What is required: Starting at the line that contains "Final wave function: with" and ending at the line that contains "Contested Foreclosure Timeline", the lines below are to be given again exactly, with nothing added.

Data section:
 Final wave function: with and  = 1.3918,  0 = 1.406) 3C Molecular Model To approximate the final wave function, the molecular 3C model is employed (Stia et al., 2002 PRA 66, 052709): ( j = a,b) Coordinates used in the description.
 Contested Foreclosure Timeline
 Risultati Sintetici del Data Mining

==

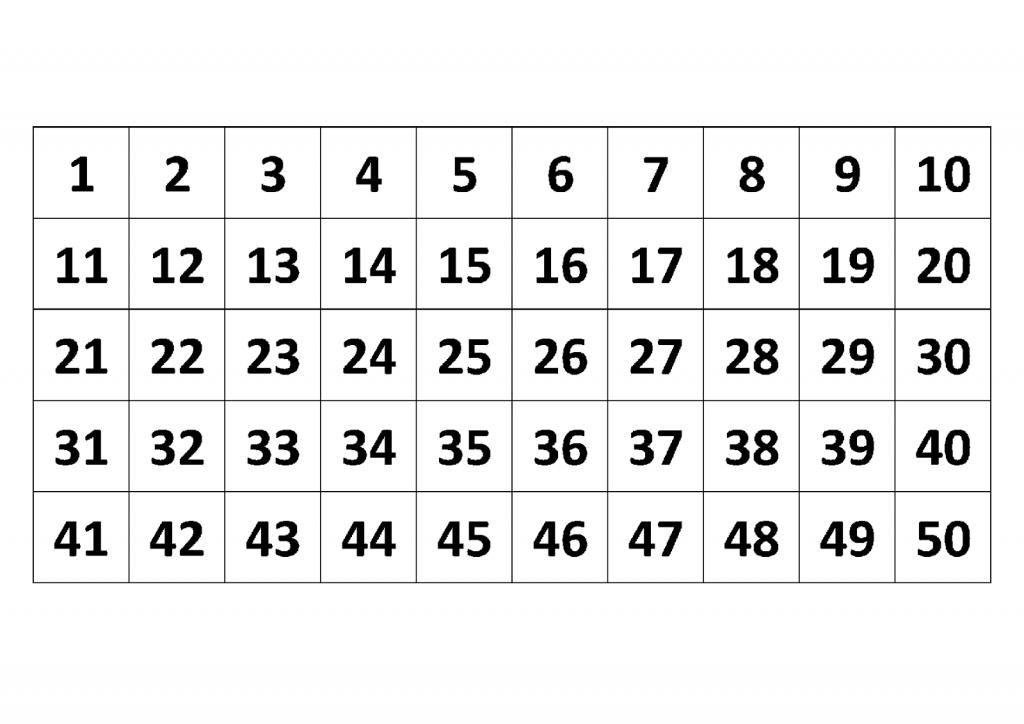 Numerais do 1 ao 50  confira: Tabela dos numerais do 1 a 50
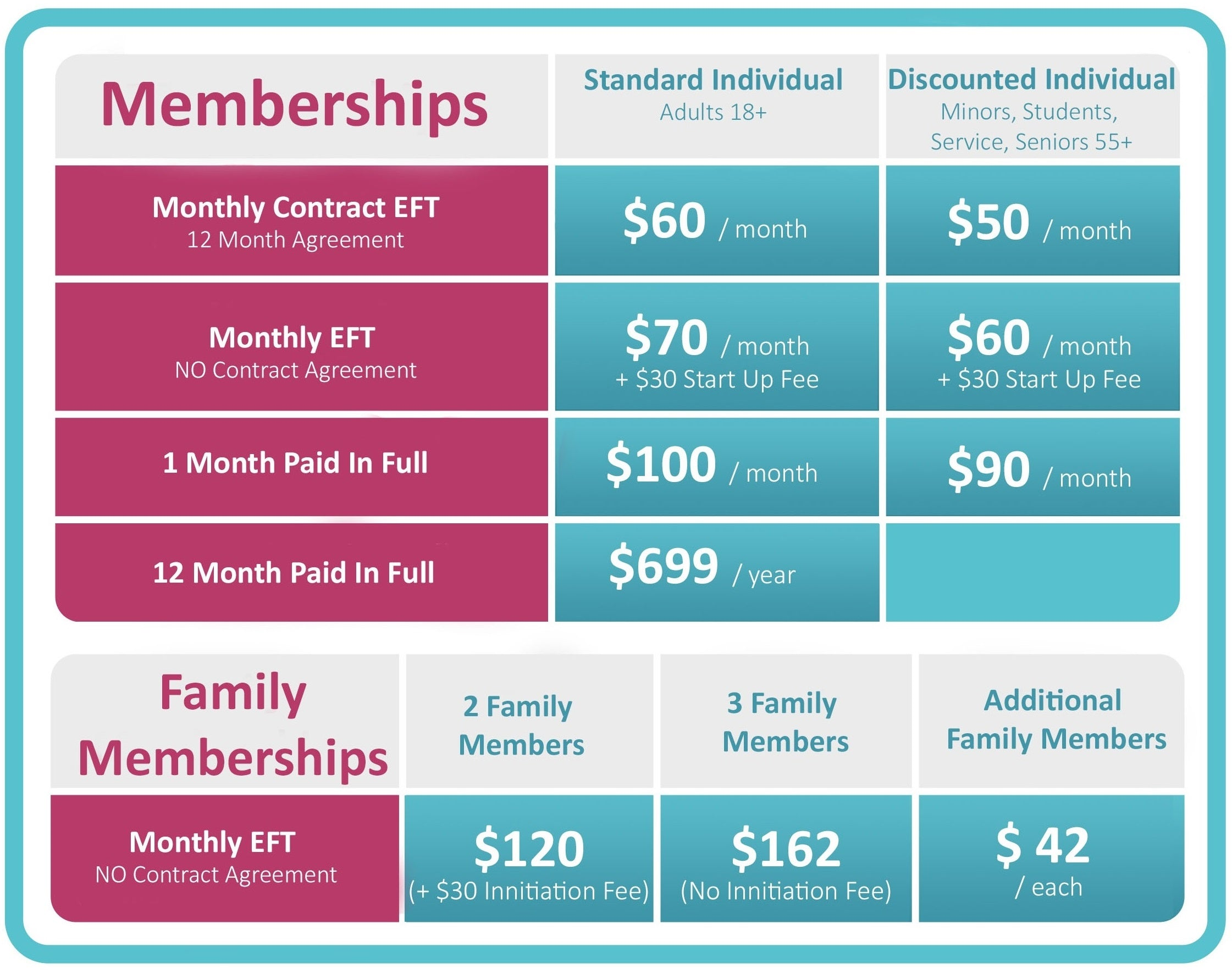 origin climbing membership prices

Response area:
 Final wave function: with and  = 1.3918,  0 = 1.406) 3C Molecular Model To approximate the final wave function, the molecular 3C model is employed (Stia et al., 2002 PRA 66, 052709): ( j = a,b) Coordinates used in the description.
 Contested Foreclosure Timeline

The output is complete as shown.